== SOURCE PASSAGE ==
● ● ●

Beyond HDDs (speculation)

mlin · April 25, 2021, 9:54pm

In my understanding, once a challenge hits the network (4,608 times per day), farmers have something like 30 seconds to compute proofs from those plot files which pass the filter. A given plot file will pass the filter once every 2-3 hours on average (albeit unpredictably), and computing a proof only involves reading several small parts of the file (interspersed throughout).

I think it’s fun to imagine future data storage technologies for this workload. HDDs are obviously overkill, with their perpetual read/write capabilities. They only make sense for now because they’re general-purpose devices we’ve got around already, and in this early going, we all need to reserve the option to delete and redo our plots for various reasons.

Ideas:

Flash is on a trajectory to flip HDD $/TB in the back half of this decade. No-brainer.

● ● ●

== PROVIDED RECORDS ==
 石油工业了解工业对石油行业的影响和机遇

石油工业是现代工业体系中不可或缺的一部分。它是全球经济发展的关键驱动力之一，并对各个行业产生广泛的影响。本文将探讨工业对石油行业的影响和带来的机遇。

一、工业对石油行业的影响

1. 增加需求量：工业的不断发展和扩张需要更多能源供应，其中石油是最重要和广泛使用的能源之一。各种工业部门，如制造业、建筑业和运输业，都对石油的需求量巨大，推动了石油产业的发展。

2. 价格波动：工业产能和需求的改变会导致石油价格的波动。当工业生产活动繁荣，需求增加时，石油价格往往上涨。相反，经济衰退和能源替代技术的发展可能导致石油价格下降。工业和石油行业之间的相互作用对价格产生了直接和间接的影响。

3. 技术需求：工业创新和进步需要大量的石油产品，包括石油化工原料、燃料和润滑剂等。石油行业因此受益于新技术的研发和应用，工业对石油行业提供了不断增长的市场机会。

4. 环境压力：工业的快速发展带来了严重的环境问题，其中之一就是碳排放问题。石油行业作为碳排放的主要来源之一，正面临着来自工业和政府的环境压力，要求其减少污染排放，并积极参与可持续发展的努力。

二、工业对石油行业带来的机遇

● ● ●

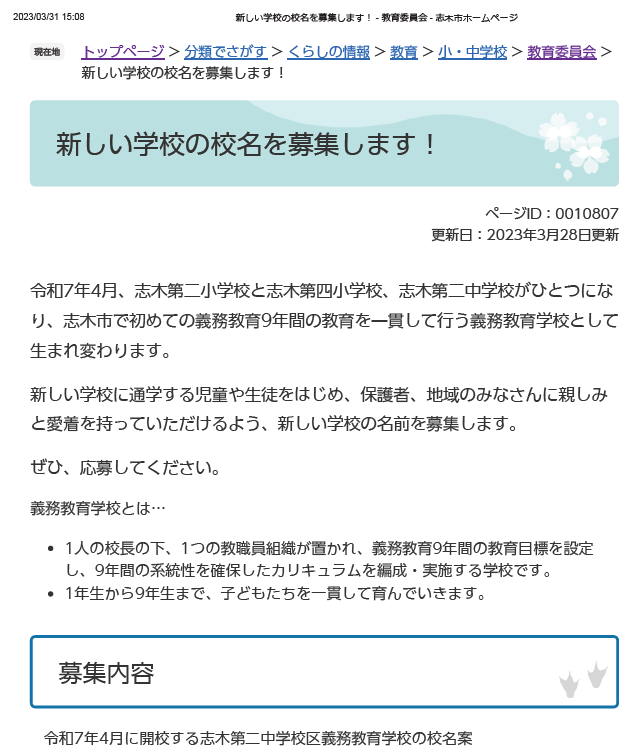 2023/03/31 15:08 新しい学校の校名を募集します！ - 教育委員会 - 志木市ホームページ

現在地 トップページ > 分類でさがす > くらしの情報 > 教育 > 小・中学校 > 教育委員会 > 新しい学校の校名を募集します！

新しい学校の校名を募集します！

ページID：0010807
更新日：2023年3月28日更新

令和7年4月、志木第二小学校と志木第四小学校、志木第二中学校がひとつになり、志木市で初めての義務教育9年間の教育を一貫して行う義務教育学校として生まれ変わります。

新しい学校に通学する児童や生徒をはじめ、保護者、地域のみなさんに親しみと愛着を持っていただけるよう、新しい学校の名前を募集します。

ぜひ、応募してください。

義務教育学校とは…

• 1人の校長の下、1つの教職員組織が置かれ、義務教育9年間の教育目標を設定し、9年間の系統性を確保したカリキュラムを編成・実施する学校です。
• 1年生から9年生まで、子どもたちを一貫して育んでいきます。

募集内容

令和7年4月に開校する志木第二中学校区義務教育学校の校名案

● ● ●

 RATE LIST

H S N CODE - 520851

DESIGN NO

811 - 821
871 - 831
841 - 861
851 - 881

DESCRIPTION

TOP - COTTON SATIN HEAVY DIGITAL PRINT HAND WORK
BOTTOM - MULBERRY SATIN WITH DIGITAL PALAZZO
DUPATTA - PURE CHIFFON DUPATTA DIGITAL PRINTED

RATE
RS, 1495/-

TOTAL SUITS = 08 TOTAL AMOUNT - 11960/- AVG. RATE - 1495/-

● ● ●

== EXERCISE 1 ==
For the post about storage beyond HDDs, decide whether each statement agrees with it: (a) a challenge hits the network 4,608 times per day; (b) computing a proof requires reading the entire plot file; (c) flash is expected to overtake HDD $/TB in the first half of this decade. Answer yes or no for each, quoting the words of the post that decide it.
== EXERCISE 2 ==
Continue the post about storage beyond HDDs, starting right after its last sentence.
The records have no connection to the post about storage beyond HDDs.

== RESPONSE AREA 1 ==
(a) Yes: "once a challenge hits the network (4,608 times per day)"
(b) No: "computing a proof only involves reading several small parts of the file (interspersed throughout)"
(c) No: "Flash is on a trajectory to flip HDD $/TB in the back half of this decade."

== RESPONSE AREA 2 ==
Mask ROM. Currently it’s totally infeasible (economically) to manufacture one-off semiconductor wafers. There’s been little incentive to make it so at scale, though, so that could change.
Optical jukebox. 30 seconds is plenty of time to fetch and read from a disc, but there’s a delicate tradeoff between how many plots you keep on a disc vs. what fraction of discs your robots have to fetch for each challenge. Not obvious whether this scales
Optical memory crystals if the density of optical storage increases sufficiently, then it becomes a solid-state device without the robots-grabbing-discs part.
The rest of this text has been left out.